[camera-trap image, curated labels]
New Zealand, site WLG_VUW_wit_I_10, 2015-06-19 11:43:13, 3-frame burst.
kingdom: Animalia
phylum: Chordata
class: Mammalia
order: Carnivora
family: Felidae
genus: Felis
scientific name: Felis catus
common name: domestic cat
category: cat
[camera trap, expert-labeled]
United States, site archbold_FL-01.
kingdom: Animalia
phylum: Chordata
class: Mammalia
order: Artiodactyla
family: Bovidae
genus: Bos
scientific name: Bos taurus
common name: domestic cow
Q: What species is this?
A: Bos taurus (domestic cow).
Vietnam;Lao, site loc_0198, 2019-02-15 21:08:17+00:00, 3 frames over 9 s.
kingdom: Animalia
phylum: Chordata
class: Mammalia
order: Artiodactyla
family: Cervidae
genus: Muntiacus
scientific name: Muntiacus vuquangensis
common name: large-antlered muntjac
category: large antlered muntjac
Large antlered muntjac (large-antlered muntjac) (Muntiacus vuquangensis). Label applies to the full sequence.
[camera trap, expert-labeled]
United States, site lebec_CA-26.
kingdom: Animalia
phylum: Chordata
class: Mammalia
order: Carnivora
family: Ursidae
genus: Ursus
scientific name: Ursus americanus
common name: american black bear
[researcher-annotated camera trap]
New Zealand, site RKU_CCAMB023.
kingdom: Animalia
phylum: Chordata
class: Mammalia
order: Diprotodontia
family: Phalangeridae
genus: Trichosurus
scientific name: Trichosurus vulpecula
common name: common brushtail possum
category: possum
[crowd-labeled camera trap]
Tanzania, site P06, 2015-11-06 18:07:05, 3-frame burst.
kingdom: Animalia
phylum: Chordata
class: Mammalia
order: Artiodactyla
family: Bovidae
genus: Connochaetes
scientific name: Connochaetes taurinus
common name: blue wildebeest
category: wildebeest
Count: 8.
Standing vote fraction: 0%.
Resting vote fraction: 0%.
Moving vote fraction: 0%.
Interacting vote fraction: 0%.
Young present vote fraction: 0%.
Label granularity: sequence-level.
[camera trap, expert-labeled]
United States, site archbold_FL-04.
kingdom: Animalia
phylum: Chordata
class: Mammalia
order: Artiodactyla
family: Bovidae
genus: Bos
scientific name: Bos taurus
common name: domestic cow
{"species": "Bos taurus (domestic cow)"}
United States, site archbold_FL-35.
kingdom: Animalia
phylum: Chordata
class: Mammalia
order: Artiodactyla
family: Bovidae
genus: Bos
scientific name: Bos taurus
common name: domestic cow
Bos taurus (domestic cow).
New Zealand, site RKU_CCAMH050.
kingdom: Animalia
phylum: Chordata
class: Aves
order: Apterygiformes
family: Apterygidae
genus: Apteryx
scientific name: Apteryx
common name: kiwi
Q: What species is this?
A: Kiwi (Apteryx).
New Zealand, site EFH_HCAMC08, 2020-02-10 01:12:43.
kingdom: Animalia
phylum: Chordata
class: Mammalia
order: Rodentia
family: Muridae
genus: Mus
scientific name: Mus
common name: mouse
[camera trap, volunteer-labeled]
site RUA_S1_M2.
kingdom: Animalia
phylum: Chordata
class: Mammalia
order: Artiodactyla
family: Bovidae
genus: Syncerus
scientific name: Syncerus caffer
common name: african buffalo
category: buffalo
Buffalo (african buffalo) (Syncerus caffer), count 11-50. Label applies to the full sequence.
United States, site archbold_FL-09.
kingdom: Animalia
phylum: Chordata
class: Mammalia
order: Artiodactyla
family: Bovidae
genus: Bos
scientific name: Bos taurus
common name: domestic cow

> HOW TO COMPLETE THIS TASK
Find the word "camera" in the data and show each line that holds it.

> SOLUTION FOR THIS TASK
[camera-trap image, curated labels]
[camera trap, expert-labeled]
[camera trap, expert-labeled]
[researcher-annotated camera trap]
[crowd-labeled camera trap]
[camera trap, expert-labeled]
[camera trap, volunteer-labeled]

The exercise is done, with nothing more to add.